→ **ПРИВЕДЁННЫЙ ТЕКСТ**:

___

Поэма трагична в самом глубоком смысле. Судьба героя возвышается до символа: символа «человеческого состояния», conditio humana, на любимой Веничкой латыни, забирая с собой в символическую высоту и пьянство (условный характер которого Веничка раскрывает у входа в финал), и электричку, и попутчиков Митричей, и все детали, вплоть до кулька орехов и буквы Ю.
Репрезентативность (то есть, символичность) автора и героя – вообще тайна. Почему эта репрезентативность осенила поэму «Москва – Петушки» – и удалилась от последней вещи Венедикта Ерофеева, драмы «Шаги командора»? Те же предметы перестали быть символичными – при том, что интенция автора говорить за всех и жить за всех осталась той же, трупов в финале больше, чем у Шекспира, а в глубине сюжета – все то же подражание Евангелию, которым Венедикт Ерофеев, в сущности, занимался начиная с первой своей легендарной «вещицы», которая так откровенно и называлась: «Благая весть»2. Но в этом алкоголизме, в этом наркологическом отделении, в этой боли и кошмаре читатель уже не встречает себя. Это происходит где-то в стороне, в частной жизни, не в том центре мироздания, где Эдип разгадывает загадку Сфинкса, Гамлет мучится откровением о глубинной испорченности бытия, и Веничка «Петушков» вычисляет ритм пьяной икоты перед лицом «Бога в синих молниях».

___

→ **ФРАГМЕНТ МАТЕРИАЛА**:
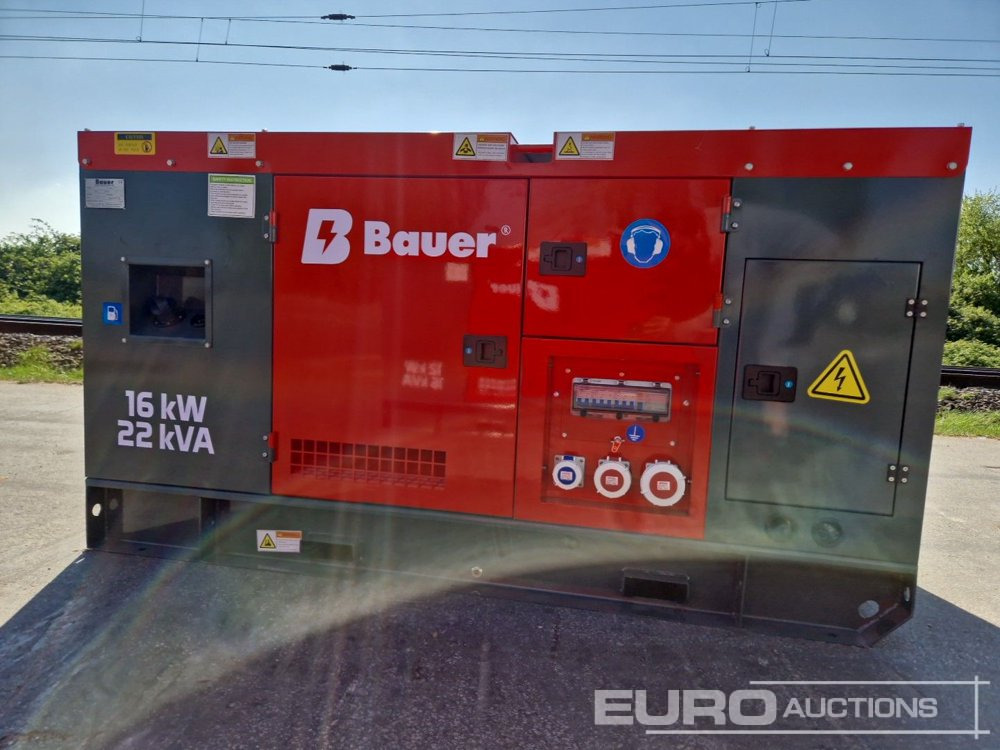 Unused Bauer GFS-16KW - Generator: slika 5 Unused Bauer GFS-16KW - Generator: slika 5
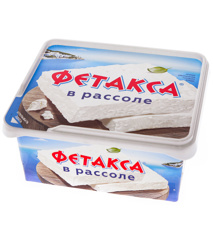 Изображение 2691 Сыр Фетакса  в рассоле 480гр/6 ванночка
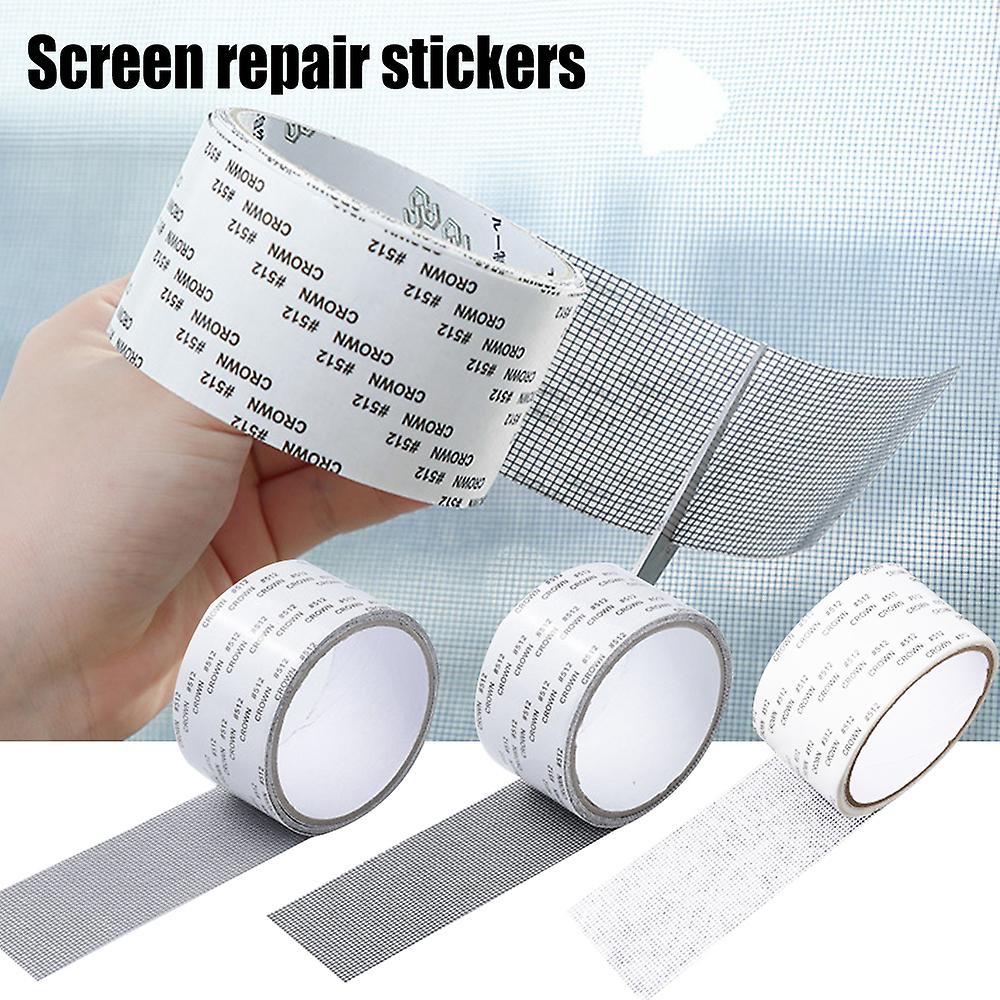 Repair Tape for Window Screens Strong Adhesive & Waterproof Covering
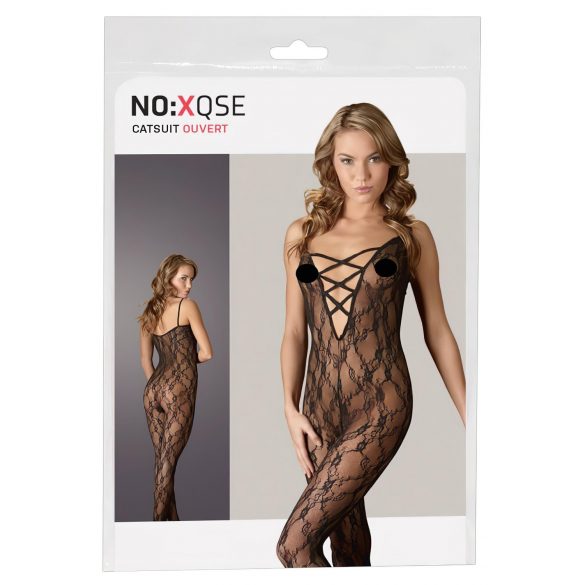 NO:XQSE - Tuta in pizzo sexy - L/XL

___

→ **ЗАДАНИЯ**:
1: Какую драму приведённый текст называет последней вещью Венедикта Ерофеева?
2: Перепишите из приведённого текста фрагмент от слов «Поэма трагична в» до слов «орехов и буквы Ю.» включительно.
Материал для работы не понадобится.

→ **ОТВЕТЫ**:
1: Драму «Шаги командора».

2:
Поэма трагична в самом глубоком смысле. Судьба героя возвышается до символа: символа «человеческого состояния», conditio humana, на любимой Веничкой латыни, забирая с собой в символическую высоту и пьянство (условный характер которого Веничка раскрывает у входа в финал), и электричку, и попутчиков Митричей, и все детали, вплоть до кулька орехов и буквы Ю.